- Dataset entries
--- --- ---

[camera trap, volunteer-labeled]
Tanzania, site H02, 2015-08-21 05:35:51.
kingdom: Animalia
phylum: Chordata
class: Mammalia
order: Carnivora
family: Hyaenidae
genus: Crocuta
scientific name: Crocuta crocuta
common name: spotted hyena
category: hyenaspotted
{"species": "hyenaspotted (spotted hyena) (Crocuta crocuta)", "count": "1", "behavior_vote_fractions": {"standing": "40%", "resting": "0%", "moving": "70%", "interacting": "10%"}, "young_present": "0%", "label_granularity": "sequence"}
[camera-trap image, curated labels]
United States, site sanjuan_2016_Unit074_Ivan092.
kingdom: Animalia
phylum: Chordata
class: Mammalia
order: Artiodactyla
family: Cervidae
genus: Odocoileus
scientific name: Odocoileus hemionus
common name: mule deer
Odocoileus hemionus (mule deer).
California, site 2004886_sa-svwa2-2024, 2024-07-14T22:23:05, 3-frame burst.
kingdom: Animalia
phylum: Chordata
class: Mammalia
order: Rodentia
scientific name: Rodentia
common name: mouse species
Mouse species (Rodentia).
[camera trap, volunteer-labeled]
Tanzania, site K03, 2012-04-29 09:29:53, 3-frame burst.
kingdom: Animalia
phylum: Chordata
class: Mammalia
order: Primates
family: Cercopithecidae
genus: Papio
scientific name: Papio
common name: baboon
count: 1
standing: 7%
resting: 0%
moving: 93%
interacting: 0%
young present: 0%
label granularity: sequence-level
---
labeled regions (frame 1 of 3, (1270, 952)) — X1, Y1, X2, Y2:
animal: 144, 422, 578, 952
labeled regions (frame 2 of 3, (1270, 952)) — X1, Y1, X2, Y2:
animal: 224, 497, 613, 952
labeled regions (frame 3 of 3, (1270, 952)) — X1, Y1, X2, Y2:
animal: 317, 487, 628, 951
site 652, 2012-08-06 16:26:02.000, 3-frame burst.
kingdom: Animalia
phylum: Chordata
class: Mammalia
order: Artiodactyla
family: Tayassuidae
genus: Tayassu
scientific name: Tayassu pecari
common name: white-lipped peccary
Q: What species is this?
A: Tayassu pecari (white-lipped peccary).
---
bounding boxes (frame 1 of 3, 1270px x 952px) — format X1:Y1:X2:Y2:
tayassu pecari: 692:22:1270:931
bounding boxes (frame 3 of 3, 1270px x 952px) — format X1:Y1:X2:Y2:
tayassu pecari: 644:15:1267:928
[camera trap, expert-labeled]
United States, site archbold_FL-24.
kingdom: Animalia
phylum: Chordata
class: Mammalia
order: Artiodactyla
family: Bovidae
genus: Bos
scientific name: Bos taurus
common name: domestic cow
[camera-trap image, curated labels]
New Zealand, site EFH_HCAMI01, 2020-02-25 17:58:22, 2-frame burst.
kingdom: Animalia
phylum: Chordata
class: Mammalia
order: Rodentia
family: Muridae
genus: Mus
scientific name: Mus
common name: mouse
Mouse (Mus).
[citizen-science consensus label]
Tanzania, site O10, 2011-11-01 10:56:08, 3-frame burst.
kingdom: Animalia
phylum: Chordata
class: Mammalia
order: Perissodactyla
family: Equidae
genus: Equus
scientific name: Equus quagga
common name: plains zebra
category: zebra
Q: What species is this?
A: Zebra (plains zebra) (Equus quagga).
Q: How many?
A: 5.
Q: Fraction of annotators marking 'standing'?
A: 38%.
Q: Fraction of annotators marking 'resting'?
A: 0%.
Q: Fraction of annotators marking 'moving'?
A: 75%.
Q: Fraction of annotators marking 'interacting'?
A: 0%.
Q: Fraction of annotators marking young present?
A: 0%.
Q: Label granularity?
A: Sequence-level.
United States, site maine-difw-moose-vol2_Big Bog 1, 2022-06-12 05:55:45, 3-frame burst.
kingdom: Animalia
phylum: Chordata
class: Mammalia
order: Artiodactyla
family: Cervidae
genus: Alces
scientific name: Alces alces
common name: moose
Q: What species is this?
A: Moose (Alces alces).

--- --- ---

- About this task
Every line above with the string "marking" in it should be copied into the answer.

- Response to this task
Q: Fraction of annotators marking 'standing'?
Q: Fraction of annotators marking 'resting'?
Q: Fraction of annotators marking 'moving'?
Q: Fraction of annotators marking 'interacting'?
Q: Fraction of annotators marking young present?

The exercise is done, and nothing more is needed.